I am trying to create a number of restricted permutations of a list of items. Each item has a category, and I need to find combinations of items such that each combination does not have multiple items from the same category. To illustrate, here's some sample data:
Name | Category
==========|==========
1. Orange | fruit
2. Apple | fruit
3. GI-Joe | toy
4. VCR | electronics
5. Racquet | sporting goods
The combinations would be restricted to length three, I don't need every combination of every length. So a set of combinations for the above list could be:
(Orange, GI-Joe, VCR)
(Orange, GI-Joe, Racquet)
(Orange, VCR, Racquet)
(Apple, GI-Joe, VCR)
(Apple, GI-Joe, Racquet)
... and so on.
I do this fairly often, on various lists. The lists will never be more than 40 items in length, but understandably that could create thousands of combinations (though there will likely be around 10 unique categories per each list, restricting it somewhat)
I've come up with some pseudo-python for how I would implement it recursively. It's been too long since I took combinatorics, but from what I recall this is essentially a subset of the combinations of the set, something like C(list length, desired size). There's likely some library modules which can make this cleaner (or at least more performant)

* Objectives
(a) According to the post on restricted combinations, what is the greatest number of items a list will ever contain?
(b) Continue the post on restricted combinations from its last sentence.
The lines that follow have no connection to the post on restricted combinations.

* Data block
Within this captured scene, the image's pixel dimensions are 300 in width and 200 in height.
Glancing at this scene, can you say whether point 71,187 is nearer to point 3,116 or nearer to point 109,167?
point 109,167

* Solved problems
(a) No list will ever be more than 40 items in length.

(b)
I was wondering if perhaps there was a better approach than what I've got (perhaps one which uses itertools.combinations somehow):
# For the sake of this problem, let's assume the items are hashable so they
# can be added to a set.
def combinate(items, size=3):
assert size >=2, "You jerk, don't try it."
def _combinate(index, candidate):
if len(candidate) == size:
results.add(candidate)
return
candidate_cats = set(x.category for x in candidate)
for i in range(index, len(items)):
item = items[i]
if item.category not in candidate_cats:
_combinate(i, candidate + (item, ))
results = set()
for i, item in enumerate(items[:(1-size)]):
_combinate(i, (item, ))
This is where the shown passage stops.